Given data Block Start

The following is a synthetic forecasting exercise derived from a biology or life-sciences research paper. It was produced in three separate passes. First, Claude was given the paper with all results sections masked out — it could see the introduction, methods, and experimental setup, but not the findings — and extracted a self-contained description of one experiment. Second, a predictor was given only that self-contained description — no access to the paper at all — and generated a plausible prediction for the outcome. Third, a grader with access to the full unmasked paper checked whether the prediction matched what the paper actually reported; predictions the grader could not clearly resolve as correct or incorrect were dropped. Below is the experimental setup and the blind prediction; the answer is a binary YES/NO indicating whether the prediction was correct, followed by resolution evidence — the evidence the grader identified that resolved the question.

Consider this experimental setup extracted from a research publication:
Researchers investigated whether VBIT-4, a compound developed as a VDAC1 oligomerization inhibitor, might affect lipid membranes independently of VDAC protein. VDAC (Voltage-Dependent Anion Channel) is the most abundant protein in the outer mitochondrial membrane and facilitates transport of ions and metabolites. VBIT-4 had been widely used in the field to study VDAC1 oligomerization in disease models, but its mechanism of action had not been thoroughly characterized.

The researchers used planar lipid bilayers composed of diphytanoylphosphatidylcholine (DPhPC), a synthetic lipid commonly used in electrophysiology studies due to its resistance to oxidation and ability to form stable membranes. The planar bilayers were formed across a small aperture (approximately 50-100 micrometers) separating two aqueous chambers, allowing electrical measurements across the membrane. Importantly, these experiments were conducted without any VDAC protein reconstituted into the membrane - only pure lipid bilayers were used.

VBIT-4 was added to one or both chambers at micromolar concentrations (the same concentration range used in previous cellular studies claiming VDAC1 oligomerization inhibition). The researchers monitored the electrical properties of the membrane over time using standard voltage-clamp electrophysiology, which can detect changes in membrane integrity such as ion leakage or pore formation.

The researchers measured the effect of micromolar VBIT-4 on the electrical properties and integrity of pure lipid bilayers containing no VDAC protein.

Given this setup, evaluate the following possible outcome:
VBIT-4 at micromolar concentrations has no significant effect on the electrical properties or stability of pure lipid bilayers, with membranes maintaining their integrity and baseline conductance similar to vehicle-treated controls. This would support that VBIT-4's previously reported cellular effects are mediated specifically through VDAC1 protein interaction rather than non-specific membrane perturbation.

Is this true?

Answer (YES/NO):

Given data Block End

-- Work item --
The reply should consist solely of the lines above from the one that has "Researchers investigated whether" through the one that has "The researchers used", reproduced exactly.

-- Written reply --
Researchers investigated whether VBIT-4, a compound developed as a VDAC1 oligomerization inhibitor, might affect lipid membranes independently of VDAC protein. VDAC (Voltage-Dependent Anion Channel) is the most abundant protein in the outer mitochondrial membrane and facilitates transport of ions and metabolites. VBIT-4 had been widely used in the field to study VDAC1 oligomerization in disease models, but its mechanism of action had not been thoroughly characterized.

The researchers used planar lipid bilayers composed of diphytanoylphosphatidylcholine (DPhPC), a synthetic lipid commonly used in electrophysiology studies due to its resistance to oxidation and ability to form stable membranes. The planar bilayers were formed across a small aperture (approximately 50-100 micrometers) separating two aqueous chambers, allowing electrical measurements across the membrane. Importantly, these experiments were conducted without any VDAC protein reconstituted into the membrane - only pure lipid bilayers were used.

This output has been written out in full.